Eine Frau ruft durch den Spalt am Fenster, dass die Polizei die Straßen um 10:30 Uhr öffnen will - in 40 Minuten. Ok, jetzt haben wir mit unseren 20 Minuten eh schon so lange gewartet und ich will doch nur unsere Hunde im Schnee spielen sehen! Die Entscheidung, vielleicht doch umzukehren wird uns aber genommen, als neben uns die entgegengesetzte Fahrspur auf einmal auch genutzt wird, um sich irgendwie in Richtung Polizeisperre zu quetschen. Niemand kommt hier gerade mehr in die andere Richtung durch. Was folgt ist ein Straßenkampf, wie er nur in Israel stattfinden könnte. Ganz schlaue Autofahrer brettern quer über die Verkehrsinsel an dem Polizisten vorbei - er versucht alleine, das Chaos in Schacht zu halten, später kommen noch zwei Soldaten zur Verstärkung dazu und im Nachhinein tut er mir ganz schön leid, alleine so eine Meute schneehungriger Verrückter in Schacht halten zu müssen, von denen sich jeder für etwas zu wichtig hält, um wie alle anderen Menschen in der Reihe zu warten.
Als die Straße um kurz vor 11 freigegeben wird, haben sich die ursprünglichen zwei Spuren in sieben verwandelt, alle wollen durch und alle gleichzeitig. Das Auto vor uns wurde zwei mal von einem Kleinbus erwischt, aber mehr als entschuldigend winken ist nicht drin. Dass zwischen den ganzen Wagen immer noch vereinzelt Menschen laufen, deren Autos irgendwo im Stau fahrerlos stehen, interessiert die Leute nicht mehr. Sie brauchen Schnee, Schnee, Schnee! Ich versuche, mir meine schlechte Laune nicht anmerken zu lassen und ordne an, dass wir ab sofort Spaß haben werden - weil nochmal fahre ich im Winter sicher nicht zum Hermon!
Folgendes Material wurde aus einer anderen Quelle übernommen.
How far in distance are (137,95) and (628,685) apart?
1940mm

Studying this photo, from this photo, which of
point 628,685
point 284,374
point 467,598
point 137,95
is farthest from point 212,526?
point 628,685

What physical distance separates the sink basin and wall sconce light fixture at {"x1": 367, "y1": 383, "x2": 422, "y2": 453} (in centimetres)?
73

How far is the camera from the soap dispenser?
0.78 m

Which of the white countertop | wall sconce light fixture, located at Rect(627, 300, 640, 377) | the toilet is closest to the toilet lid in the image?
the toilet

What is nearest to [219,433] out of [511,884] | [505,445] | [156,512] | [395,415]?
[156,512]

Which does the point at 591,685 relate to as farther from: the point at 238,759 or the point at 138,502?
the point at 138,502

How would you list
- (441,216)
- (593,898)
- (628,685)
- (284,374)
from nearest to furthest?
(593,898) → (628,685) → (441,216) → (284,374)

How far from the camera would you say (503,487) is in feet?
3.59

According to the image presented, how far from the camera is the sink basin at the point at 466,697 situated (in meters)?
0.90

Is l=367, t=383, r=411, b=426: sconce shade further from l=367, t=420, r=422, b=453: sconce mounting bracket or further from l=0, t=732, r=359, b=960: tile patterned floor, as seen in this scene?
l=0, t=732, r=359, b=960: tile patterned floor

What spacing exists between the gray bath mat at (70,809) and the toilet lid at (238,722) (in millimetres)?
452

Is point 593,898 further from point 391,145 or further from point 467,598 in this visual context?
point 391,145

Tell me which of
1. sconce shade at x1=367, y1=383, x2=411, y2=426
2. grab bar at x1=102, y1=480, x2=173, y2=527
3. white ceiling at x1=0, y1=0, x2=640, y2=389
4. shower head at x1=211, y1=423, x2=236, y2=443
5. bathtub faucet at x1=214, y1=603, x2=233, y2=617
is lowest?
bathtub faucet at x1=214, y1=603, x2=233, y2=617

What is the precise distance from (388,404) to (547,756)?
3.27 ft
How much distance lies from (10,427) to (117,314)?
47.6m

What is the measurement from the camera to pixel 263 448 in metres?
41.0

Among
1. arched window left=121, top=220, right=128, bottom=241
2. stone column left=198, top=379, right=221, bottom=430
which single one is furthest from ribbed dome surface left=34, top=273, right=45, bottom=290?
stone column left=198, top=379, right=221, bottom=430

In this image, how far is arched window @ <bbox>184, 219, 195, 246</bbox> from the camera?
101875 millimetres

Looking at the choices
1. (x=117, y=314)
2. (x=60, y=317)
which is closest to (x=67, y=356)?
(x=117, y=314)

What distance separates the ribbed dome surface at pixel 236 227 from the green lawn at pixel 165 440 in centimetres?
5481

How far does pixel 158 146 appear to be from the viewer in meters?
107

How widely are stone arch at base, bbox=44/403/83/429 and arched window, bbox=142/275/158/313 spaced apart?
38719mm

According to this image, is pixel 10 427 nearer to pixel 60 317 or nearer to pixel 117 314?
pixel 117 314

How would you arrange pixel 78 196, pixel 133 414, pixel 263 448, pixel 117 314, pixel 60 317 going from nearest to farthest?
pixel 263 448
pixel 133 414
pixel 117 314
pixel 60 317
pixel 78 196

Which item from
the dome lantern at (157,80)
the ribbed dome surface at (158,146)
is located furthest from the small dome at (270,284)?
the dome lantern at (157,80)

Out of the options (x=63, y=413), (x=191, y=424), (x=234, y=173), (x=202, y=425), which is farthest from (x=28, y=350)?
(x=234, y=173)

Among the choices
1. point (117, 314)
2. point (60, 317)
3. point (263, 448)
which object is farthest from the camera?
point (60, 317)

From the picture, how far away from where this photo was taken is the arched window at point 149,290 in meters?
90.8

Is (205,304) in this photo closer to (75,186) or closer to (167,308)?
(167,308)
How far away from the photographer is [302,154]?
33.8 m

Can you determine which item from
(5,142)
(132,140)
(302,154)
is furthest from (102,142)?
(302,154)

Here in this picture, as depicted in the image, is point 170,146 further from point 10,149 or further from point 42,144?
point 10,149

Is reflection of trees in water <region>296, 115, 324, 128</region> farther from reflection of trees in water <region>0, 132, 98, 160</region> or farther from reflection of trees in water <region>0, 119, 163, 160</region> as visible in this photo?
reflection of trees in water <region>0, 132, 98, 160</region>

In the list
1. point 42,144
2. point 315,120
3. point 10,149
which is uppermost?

Jetzt wird auch langsam klar, wieso die Straße so lange gesperrt war, in den schattigen Stellen ist die Straße voller Schneematsch, in Detuschland kein Problem, aber hier gibt's keine Winterreifen und bei diesen Fahrkünsten... Ist wohl besser so. Wir werfen einen Blick auf's schneebedeckte Syrien und schlängeln uns durch ein Drusendorf nach dem anderen, bis hoch nach Majdal Shams, dem höchstgelegenen Ort in Israel.
Weil das Skigebiet gesperrt ist, suchen sich alle Hermon-Urlauber nahe der Straße andere Orte zum Fotos schießen, wir fahren weiter bis Neve Ativ. Wir finden nach unserer kleinen Odyssee ein ruhiges Fleckchen und dort dürfen dann auch endlich die Hunde in den Schnee - sie sind begeistert! Mir ist alles irgendwie unwirklich, sind wir gerade wirklich in Israel? Neve Ativ sieht aus wie ein deutsches Bilderbuch-Dorf in den Bergen, am Ortseingang stehen Ski und ein Schneemann bereit. Nach einem kleinen Spaziergang und ein paar Fotos war's das auch schon, ich bin nicht mehr die einzige in der Familie, die mit Kälte und Schnee nichts anfangen kann und wir fahren wieder.
Als wir uns den Berg hinab schlängeln, melden die Radio-Nachrichten, dass für morgen an die zehntausend Besucher auf dem Berg Hermon erwartet werden und bitte nur kommen soll, wer Karten im Vorverkauf bestellt hat, damit wirklich alle zahlenden Gäste zum Skilift kommen. Wir ahnen, dass das nicht funktionieren und wieder in einem riesigen Chaos enden wird und sind froh, dass wir heute hier waren. Und ich den Winter in Israel einmal richtig erlebt habe - den Hermon überlasse jetzt lieber den Wintersportlern.